Amazon.com Inc. has delayed the deployment of Microsoft Corp. cloud-based Office Suite by one year as the two companies work to address Amazon’s focus on the security of email and productivity software. The tech giant signed a deal last year to provide Amazon employees with Microsoft 365, a cloud-based package that includes Word, Outlook, Windows and other software. Amazon has long used the version of Office installed on its own servers.
But Amazon paused its promotion after Microsoft discovered that a hacker group with Russia had obtained email accounts from some employees. After analyzing the software, Amazon asked for changes to prevent unauthorized access and to perform more detailed accounting of user activity in the application, some of which Microsoft also marketed as Office 365.
It’s an unusual fusion of events: a large number of commercial deals between two Seattle-area cloud-computer rivals, state-sponsored hackers and engineering collaborations could improve the security of the world’s most widely used office productivity software.
“We delved into the O365 and all the controls around, and we kept it all the time – like any service team inside Amazon, we fixed them on the same bar,” said CJ Moses, Amazon’s CIS officer. The team gave Microsoft Security Chief Charlie Bell, a former Amazon Engineering Director, a list of enhanced requirements that engineers at both companies have spent months making these changes.
“We believe we are a great place to redeploy next year,” Moses said in an interview at Amazon Web Services RE: Invent Conference last week. Microsoft declined to comment.

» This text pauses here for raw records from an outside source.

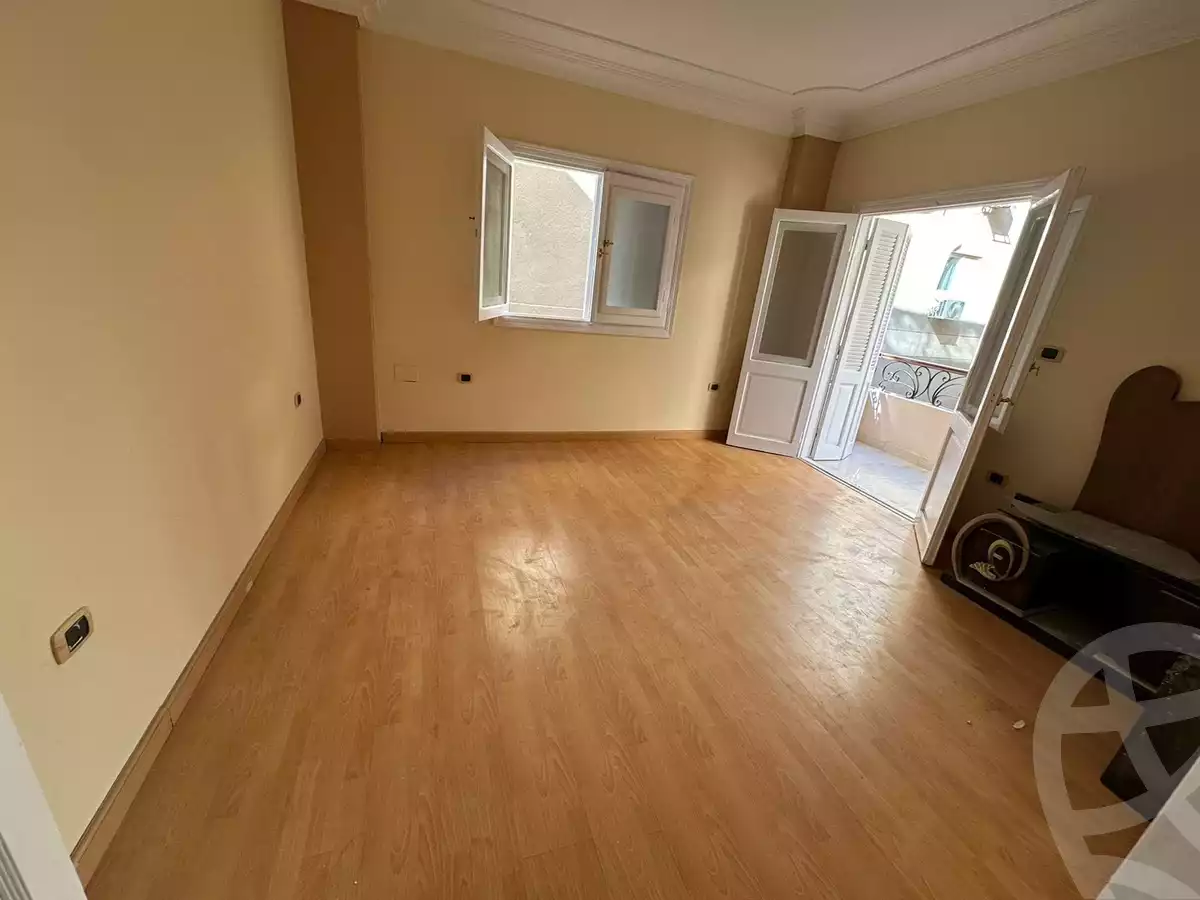 https://aqarmap.com.eg/en/listing/5422999-for-sale-cairo-mokattam-lhdb-l-ly
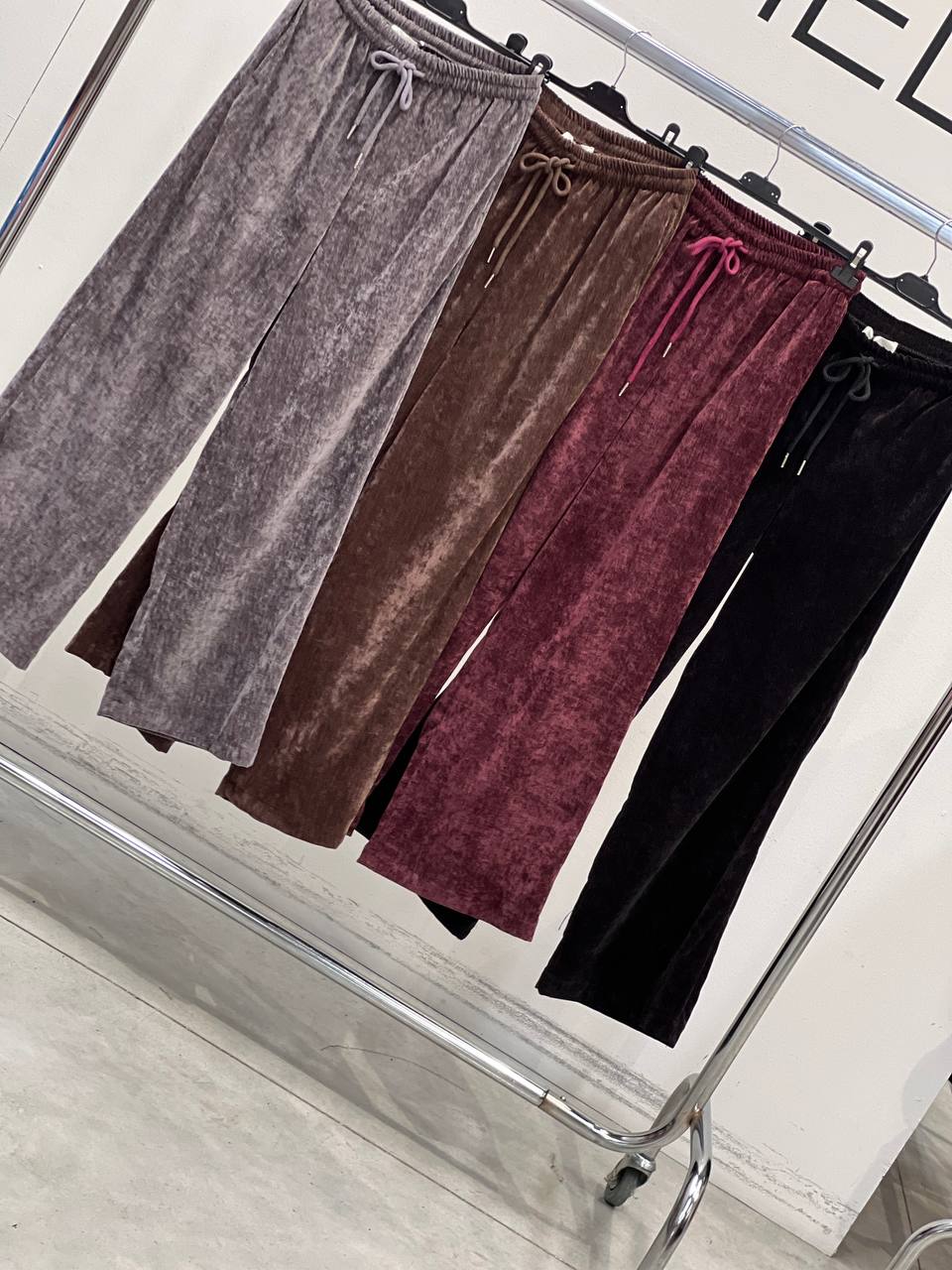 Amelie Follies (Michelle)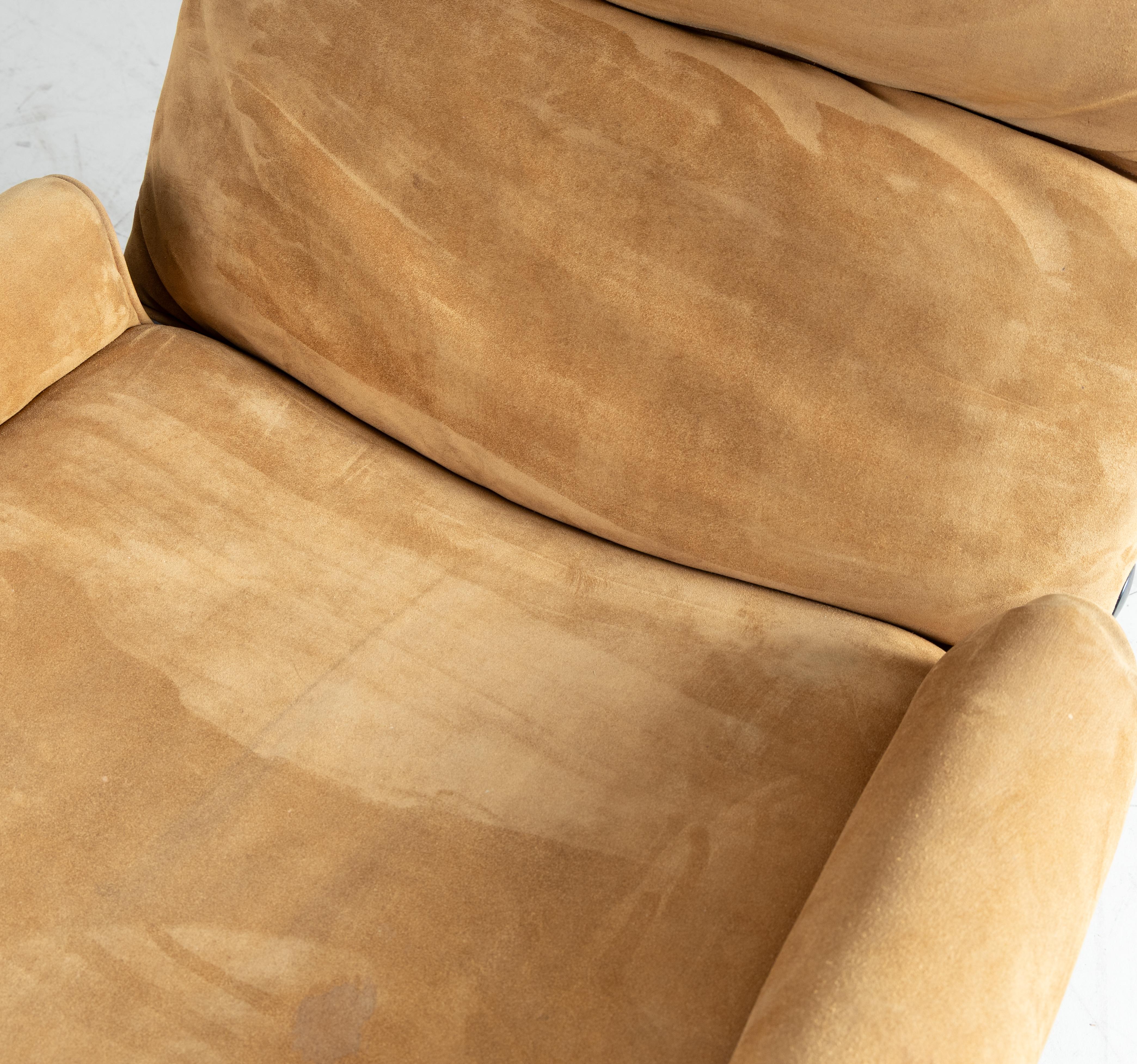 P110 Sillón Canada, Osvaldo Borsani, 1965 en venta 5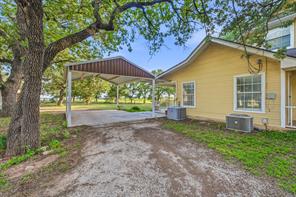 1001 Highway 587 - Photo 37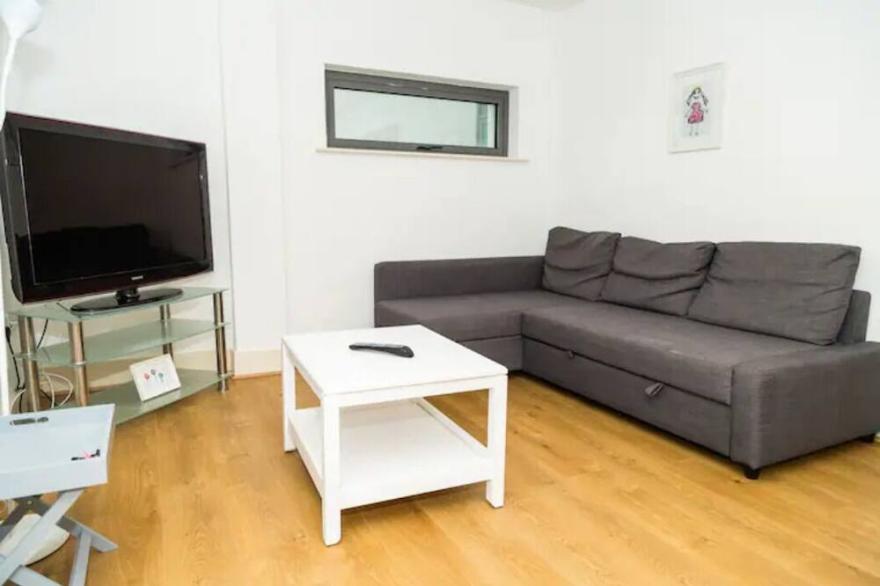47HS Liverpool City Centre Spacious light apartment in prime location w parking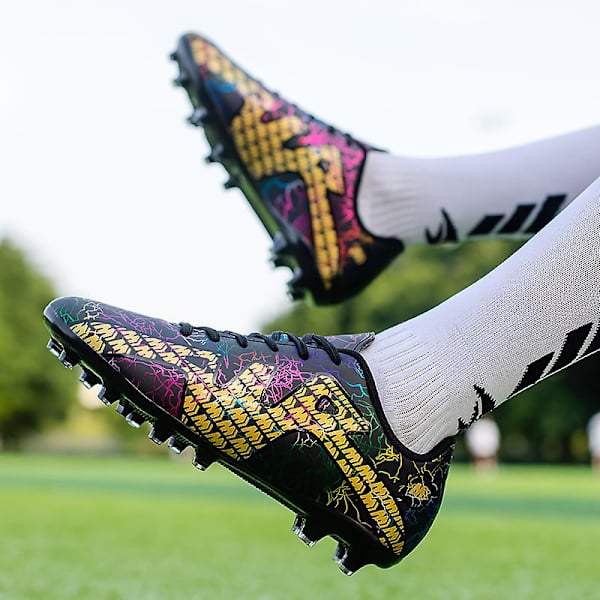Fotbollsskor för män Halkfria fotbollsskor Klossar Gräs Fotbollssneakers Yj211 BlackGold 41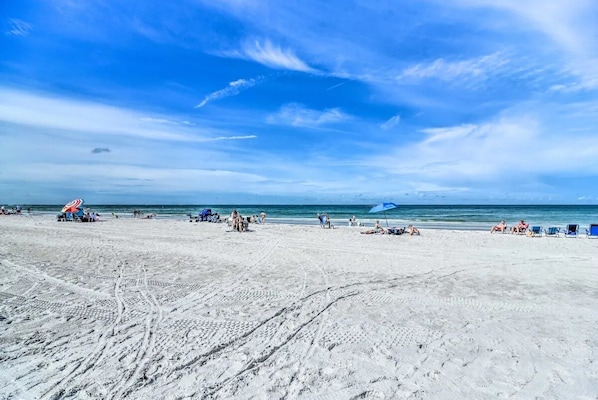 Una playa cerca, toallas de playa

According to Business Insider, Amazon has pledged $1 billion (about Rs 848.21 crore) in five years to buy 365 Microsoft software with about 1.5 million employees. The deal puts Amazon the second largest private employer in the United States, behind Walmart, one of the largest buyers of Microsoft’s flagship cloud productivity suite.
Then, last fall, a hacker team called Midnight Blizzard attacked some of Microsoft’s corporate systems. The company revealed in January that the group eventually gained access to a “few” employee email account, including senior leaders and cybersecurity and legal workers. It was one of a series of mistakes that stimulated CEO Satya Nadella to announce the top priority of Microsoft.
Moses advised Amazon security chief Steve Schmidt and CEO Andy Jassy earlier this year that the company suspended promotions to give Microsoft a review of the losses and further investigations into Amazon time.
“At that time, Microsoft couldn’t tell us whether they drove (hackers) out of the environment.”
Moses said Amazon’s request includes modification tools to verify that users accessing the app are properly authorized and once in, track their operations in a way that Amazon’s automation system can monitor changes that may indicate security risks. Microsoft’s bundle, pieced together into separate products, includes different protocols for authentication and tracking users, some of which do not meet Amazon’s standards.
“We wanted to make sure everything was recorded and we could access that login in a near-realistic time,” Moses said. “That was part of the hang.”
Moses said Bell oversees Moses on AWS before heading to Microsoft in 2021, noting that Microsoft will enable other customers to provide enhanced functionality. He praised his former boss for his efforts.
“They’ve done Yoman’s work,” Moses said. “We gave them some very steep tasks.”
©2024 Bloomberg LP
(This story has not been edited by Tech Word News’s staff and is automatically generated from the joint feed.)